Senior SRE & Technology Support Lead - Applied AI/ML
Aumni
Assume a critical role in defining the future of a globally recognized firm and have a direct and significant effect in a realm tailored for top achievers in site reliability.
Job responsibilities
- Design, implement, and optimize SRE best practices for AI/ML infrastructure, focusing on reliability, scalability, security, and operational efficiency.
- Develop and maintain automated monitoring, alerting, and incident response systems.
- Manage day-to-day support issues, conduct root cause analysis, and drive continuous improvement to reduce repeat errors and enhance system stability.

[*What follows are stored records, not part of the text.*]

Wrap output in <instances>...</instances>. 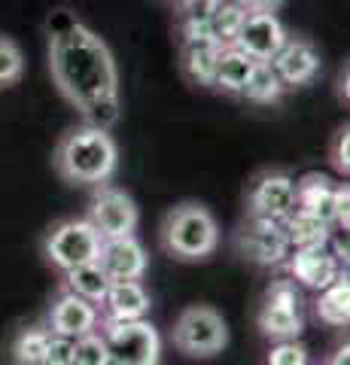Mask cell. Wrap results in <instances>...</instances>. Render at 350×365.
<instances>
[{
  "mask_svg": "<svg viewBox=\"0 0 350 365\" xmlns=\"http://www.w3.org/2000/svg\"><path fill=\"white\" fill-rule=\"evenodd\" d=\"M43 365H73V338L52 335L46 347V359Z\"/></svg>",
  "mask_w": 350,
  "mask_h": 365,
  "instance_id": "30",
  "label": "cell"
},
{
  "mask_svg": "<svg viewBox=\"0 0 350 365\" xmlns=\"http://www.w3.org/2000/svg\"><path fill=\"white\" fill-rule=\"evenodd\" d=\"M138 204L125 189L116 186H95V195L88 201V222L95 225V232L101 235V241L110 237H128L138 228Z\"/></svg>",
  "mask_w": 350,
  "mask_h": 365,
  "instance_id": "8",
  "label": "cell"
},
{
  "mask_svg": "<svg viewBox=\"0 0 350 365\" xmlns=\"http://www.w3.org/2000/svg\"><path fill=\"white\" fill-rule=\"evenodd\" d=\"M287 28L274 13H247L241 34L235 46L241 52H247L253 61H271L277 55V49L287 43Z\"/></svg>",
  "mask_w": 350,
  "mask_h": 365,
  "instance_id": "13",
  "label": "cell"
},
{
  "mask_svg": "<svg viewBox=\"0 0 350 365\" xmlns=\"http://www.w3.org/2000/svg\"><path fill=\"white\" fill-rule=\"evenodd\" d=\"M347 201H350L347 186L335 182L326 174H304L302 180H296L299 210L311 213L314 220L326 225H344V232H347Z\"/></svg>",
  "mask_w": 350,
  "mask_h": 365,
  "instance_id": "9",
  "label": "cell"
},
{
  "mask_svg": "<svg viewBox=\"0 0 350 365\" xmlns=\"http://www.w3.org/2000/svg\"><path fill=\"white\" fill-rule=\"evenodd\" d=\"M274 67L277 79L284 83V88H299L308 86L314 76L320 73V52L314 49V43L302 37H287V43L277 49V55L268 61Z\"/></svg>",
  "mask_w": 350,
  "mask_h": 365,
  "instance_id": "14",
  "label": "cell"
},
{
  "mask_svg": "<svg viewBox=\"0 0 350 365\" xmlns=\"http://www.w3.org/2000/svg\"><path fill=\"white\" fill-rule=\"evenodd\" d=\"M110 283L113 280L107 277L98 262H86V265H76L71 271H64V289L80 295V299H86V302H92V304L104 302Z\"/></svg>",
  "mask_w": 350,
  "mask_h": 365,
  "instance_id": "21",
  "label": "cell"
},
{
  "mask_svg": "<svg viewBox=\"0 0 350 365\" xmlns=\"http://www.w3.org/2000/svg\"><path fill=\"white\" fill-rule=\"evenodd\" d=\"M256 61L247 52H241L238 46H225L217 61V73H213V88L225 91V95H241L247 79H250Z\"/></svg>",
  "mask_w": 350,
  "mask_h": 365,
  "instance_id": "20",
  "label": "cell"
},
{
  "mask_svg": "<svg viewBox=\"0 0 350 365\" xmlns=\"http://www.w3.org/2000/svg\"><path fill=\"white\" fill-rule=\"evenodd\" d=\"M98 304L80 299V295L61 289V295L52 302L49 307V332L52 335H61V338H83L88 332H95L98 329Z\"/></svg>",
  "mask_w": 350,
  "mask_h": 365,
  "instance_id": "16",
  "label": "cell"
},
{
  "mask_svg": "<svg viewBox=\"0 0 350 365\" xmlns=\"http://www.w3.org/2000/svg\"><path fill=\"white\" fill-rule=\"evenodd\" d=\"M296 207V180L284 170H262L250 182V192H247V213L250 216L284 222Z\"/></svg>",
  "mask_w": 350,
  "mask_h": 365,
  "instance_id": "11",
  "label": "cell"
},
{
  "mask_svg": "<svg viewBox=\"0 0 350 365\" xmlns=\"http://www.w3.org/2000/svg\"><path fill=\"white\" fill-rule=\"evenodd\" d=\"M49 71L71 107L86 125L113 128L119 122V73L110 46L98 34L67 16L49 31Z\"/></svg>",
  "mask_w": 350,
  "mask_h": 365,
  "instance_id": "1",
  "label": "cell"
},
{
  "mask_svg": "<svg viewBox=\"0 0 350 365\" xmlns=\"http://www.w3.org/2000/svg\"><path fill=\"white\" fill-rule=\"evenodd\" d=\"M326 365H350V347L341 344V347H338L332 356H329V362H326Z\"/></svg>",
  "mask_w": 350,
  "mask_h": 365,
  "instance_id": "33",
  "label": "cell"
},
{
  "mask_svg": "<svg viewBox=\"0 0 350 365\" xmlns=\"http://www.w3.org/2000/svg\"><path fill=\"white\" fill-rule=\"evenodd\" d=\"M284 232H287L289 250H323L332 244V225L314 220L311 213H304L299 207L284 220Z\"/></svg>",
  "mask_w": 350,
  "mask_h": 365,
  "instance_id": "19",
  "label": "cell"
},
{
  "mask_svg": "<svg viewBox=\"0 0 350 365\" xmlns=\"http://www.w3.org/2000/svg\"><path fill=\"white\" fill-rule=\"evenodd\" d=\"M21 73H25V55H21L19 43L9 37H0V88L16 86Z\"/></svg>",
  "mask_w": 350,
  "mask_h": 365,
  "instance_id": "26",
  "label": "cell"
},
{
  "mask_svg": "<svg viewBox=\"0 0 350 365\" xmlns=\"http://www.w3.org/2000/svg\"><path fill=\"white\" fill-rule=\"evenodd\" d=\"M52 332L46 326H25L19 329L13 338V362L16 365H43L46 359V347H49Z\"/></svg>",
  "mask_w": 350,
  "mask_h": 365,
  "instance_id": "23",
  "label": "cell"
},
{
  "mask_svg": "<svg viewBox=\"0 0 350 365\" xmlns=\"http://www.w3.org/2000/svg\"><path fill=\"white\" fill-rule=\"evenodd\" d=\"M235 247L238 253L253 262V265L262 268H274L284 265L289 256V241L284 232V222L277 220H259V216H250L235 235Z\"/></svg>",
  "mask_w": 350,
  "mask_h": 365,
  "instance_id": "10",
  "label": "cell"
},
{
  "mask_svg": "<svg viewBox=\"0 0 350 365\" xmlns=\"http://www.w3.org/2000/svg\"><path fill=\"white\" fill-rule=\"evenodd\" d=\"M268 365H308V347L299 344L296 338L277 341L268 353Z\"/></svg>",
  "mask_w": 350,
  "mask_h": 365,
  "instance_id": "28",
  "label": "cell"
},
{
  "mask_svg": "<svg viewBox=\"0 0 350 365\" xmlns=\"http://www.w3.org/2000/svg\"><path fill=\"white\" fill-rule=\"evenodd\" d=\"M287 268L302 287L323 292L326 287L341 277V259L329 253V247L323 250H292L287 256Z\"/></svg>",
  "mask_w": 350,
  "mask_h": 365,
  "instance_id": "17",
  "label": "cell"
},
{
  "mask_svg": "<svg viewBox=\"0 0 350 365\" xmlns=\"http://www.w3.org/2000/svg\"><path fill=\"white\" fill-rule=\"evenodd\" d=\"M98 265L104 268V274L113 283L116 280H143L146 265H150V256H146L143 244L134 235L110 237V241H101Z\"/></svg>",
  "mask_w": 350,
  "mask_h": 365,
  "instance_id": "15",
  "label": "cell"
},
{
  "mask_svg": "<svg viewBox=\"0 0 350 365\" xmlns=\"http://www.w3.org/2000/svg\"><path fill=\"white\" fill-rule=\"evenodd\" d=\"M222 46L210 37L207 25L180 21V67L195 86H213Z\"/></svg>",
  "mask_w": 350,
  "mask_h": 365,
  "instance_id": "12",
  "label": "cell"
},
{
  "mask_svg": "<svg viewBox=\"0 0 350 365\" xmlns=\"http://www.w3.org/2000/svg\"><path fill=\"white\" fill-rule=\"evenodd\" d=\"M256 323L262 329L265 338H274V341L299 338L304 323H302V295L296 289V283L292 280L271 283L265 289V299H262V307H259Z\"/></svg>",
  "mask_w": 350,
  "mask_h": 365,
  "instance_id": "7",
  "label": "cell"
},
{
  "mask_svg": "<svg viewBox=\"0 0 350 365\" xmlns=\"http://www.w3.org/2000/svg\"><path fill=\"white\" fill-rule=\"evenodd\" d=\"M52 162L61 180L73 182V186H104L116 174L119 146L107 128L80 125L58 140Z\"/></svg>",
  "mask_w": 350,
  "mask_h": 365,
  "instance_id": "2",
  "label": "cell"
},
{
  "mask_svg": "<svg viewBox=\"0 0 350 365\" xmlns=\"http://www.w3.org/2000/svg\"><path fill=\"white\" fill-rule=\"evenodd\" d=\"M101 307H104L107 323H128V319H146L153 299L140 280H116L110 283Z\"/></svg>",
  "mask_w": 350,
  "mask_h": 365,
  "instance_id": "18",
  "label": "cell"
},
{
  "mask_svg": "<svg viewBox=\"0 0 350 365\" xmlns=\"http://www.w3.org/2000/svg\"><path fill=\"white\" fill-rule=\"evenodd\" d=\"M244 19H247V9L244 6H238L235 0H222L220 9L207 21V31H210V37L225 49V46H235V40H238Z\"/></svg>",
  "mask_w": 350,
  "mask_h": 365,
  "instance_id": "25",
  "label": "cell"
},
{
  "mask_svg": "<svg viewBox=\"0 0 350 365\" xmlns=\"http://www.w3.org/2000/svg\"><path fill=\"white\" fill-rule=\"evenodd\" d=\"M171 341L183 356L207 359V356H217L229 344V329H225V319L220 311H213L207 304H195V307H186L177 317Z\"/></svg>",
  "mask_w": 350,
  "mask_h": 365,
  "instance_id": "4",
  "label": "cell"
},
{
  "mask_svg": "<svg viewBox=\"0 0 350 365\" xmlns=\"http://www.w3.org/2000/svg\"><path fill=\"white\" fill-rule=\"evenodd\" d=\"M222 0H177L180 9V21H189V25H207L210 16L220 9Z\"/></svg>",
  "mask_w": 350,
  "mask_h": 365,
  "instance_id": "29",
  "label": "cell"
},
{
  "mask_svg": "<svg viewBox=\"0 0 350 365\" xmlns=\"http://www.w3.org/2000/svg\"><path fill=\"white\" fill-rule=\"evenodd\" d=\"M317 317L323 323L341 329L350 323V283L347 277H338L332 287H326L317 299Z\"/></svg>",
  "mask_w": 350,
  "mask_h": 365,
  "instance_id": "22",
  "label": "cell"
},
{
  "mask_svg": "<svg viewBox=\"0 0 350 365\" xmlns=\"http://www.w3.org/2000/svg\"><path fill=\"white\" fill-rule=\"evenodd\" d=\"M104 323V344L113 365H159L162 338L150 319H128V323Z\"/></svg>",
  "mask_w": 350,
  "mask_h": 365,
  "instance_id": "6",
  "label": "cell"
},
{
  "mask_svg": "<svg viewBox=\"0 0 350 365\" xmlns=\"http://www.w3.org/2000/svg\"><path fill=\"white\" fill-rule=\"evenodd\" d=\"M162 247L180 262H201L220 247V225L205 204L183 201L165 216Z\"/></svg>",
  "mask_w": 350,
  "mask_h": 365,
  "instance_id": "3",
  "label": "cell"
},
{
  "mask_svg": "<svg viewBox=\"0 0 350 365\" xmlns=\"http://www.w3.org/2000/svg\"><path fill=\"white\" fill-rule=\"evenodd\" d=\"M73 365H110L104 335H101L98 329L73 341Z\"/></svg>",
  "mask_w": 350,
  "mask_h": 365,
  "instance_id": "27",
  "label": "cell"
},
{
  "mask_svg": "<svg viewBox=\"0 0 350 365\" xmlns=\"http://www.w3.org/2000/svg\"><path fill=\"white\" fill-rule=\"evenodd\" d=\"M101 235L88 220H61L43 237V256L58 271H71L86 262H98Z\"/></svg>",
  "mask_w": 350,
  "mask_h": 365,
  "instance_id": "5",
  "label": "cell"
},
{
  "mask_svg": "<svg viewBox=\"0 0 350 365\" xmlns=\"http://www.w3.org/2000/svg\"><path fill=\"white\" fill-rule=\"evenodd\" d=\"M284 91L287 88L277 79L274 67H271L268 61H256L253 73H250V79H247V86H244L241 95L247 101H253V104H277V101L284 98Z\"/></svg>",
  "mask_w": 350,
  "mask_h": 365,
  "instance_id": "24",
  "label": "cell"
},
{
  "mask_svg": "<svg viewBox=\"0 0 350 365\" xmlns=\"http://www.w3.org/2000/svg\"><path fill=\"white\" fill-rule=\"evenodd\" d=\"M235 4L244 6L247 13H277L284 0H235Z\"/></svg>",
  "mask_w": 350,
  "mask_h": 365,
  "instance_id": "32",
  "label": "cell"
},
{
  "mask_svg": "<svg viewBox=\"0 0 350 365\" xmlns=\"http://www.w3.org/2000/svg\"><path fill=\"white\" fill-rule=\"evenodd\" d=\"M332 168L338 170V174H344V177L350 170V131L347 128L338 131L335 140H332Z\"/></svg>",
  "mask_w": 350,
  "mask_h": 365,
  "instance_id": "31",
  "label": "cell"
},
{
  "mask_svg": "<svg viewBox=\"0 0 350 365\" xmlns=\"http://www.w3.org/2000/svg\"><path fill=\"white\" fill-rule=\"evenodd\" d=\"M110 365H113V362H110Z\"/></svg>",
  "mask_w": 350,
  "mask_h": 365,
  "instance_id": "34",
  "label": "cell"
}]
</instances>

- Demonstrates and champions site reliability culture and practices and exerts technical influence throughout your team
- Leads initiatives to improve the reliability and stability of your team’s applications and platforms using data-driven analytics to improve service levels
- Collaborates with team members to identify comprehensive service level indicators and stakeholders to establish reasonable service level objectives and error budgets with customers
- Demonstrates a high level of technical expertise within one or more technical domains and proactively identifies and solves technology-related bottlenecks in your areas of expertise
- Acts as the main point of contact during major incidents for your application and demonstrates the skills to identify and solve issues quickly to avoid financial losses
- Documents and shares knowledge within your organization via internal forums and communities of practice
Required qualifications, capabilities, and skills
- 5+ years in site reliability or infrastructure engineering roles.
- Deep expertise in AWS cloud services, infrastructure automation (Terraform, CloudFormation), and monitoring tools (Prometheus, Grafana, CloudWatch).
- Strong problem-solving, communication, and collaboration skills.
- Experience with CI/CD pipelines, operational stability, and risk management.
- Bachelor’s or Master’s degree in Computer Science, Engineering, or related field (or equivalent experience).
- Deep proficiency in reliability, scalability, performance, security, enterprise system architecture, toil reduction, and other site reliability best practices with the ability to implement these practices within an application or platform
- Fluency in at least one programming language such as (e.g., Python, Java etc.)
- Deep knowledge of software applications and technical processes with emerging depth in one or more technical disciplines
- Proficiency and experience in observability such as white and black box monitoring, SLO alerting, and telemetry collection using tools such as Grafana, Dynatrace, Prometheus, Datadog, Splunk, etc.
- Proficiency in continuous integration and continuous delivery tools (e.g., Jenkins, GitLab, Terraform, etc.)
- Experience with container and container orchestration (e.g., ECS, Kubernetes, Docker, etc.)
- Experience with troubleshooting common networking technologies and issues
- Drive to self-educate and evaluate new technology
- Advanced English skills
Please submit your resume in English
J.P. Morgan is a global leader in financial services, providing strategic advice and products to the world’s most prominent corporations, governments, wealthy individuals and institutional investors. Our first-class business in a first-class way approach to serving clients drives everything we do. We strive to build trusted, long-term partnerships to help our clients achieve their business objectives.
J.P. Morgan’s Commercial & Investment Bank is a global leader across banking, markets, securities services and payments. Corporations, governments and institutions throughout the world entrust us with their business in more than 100 countries. The Commercial & Investment Bank provides strategic advice, raises capital, manages risk and extends liquidity in markets around the world.
Lead the reliability and support of AI/ML infrastructure on AWS and on-prem, ensuring operational excellence and team development.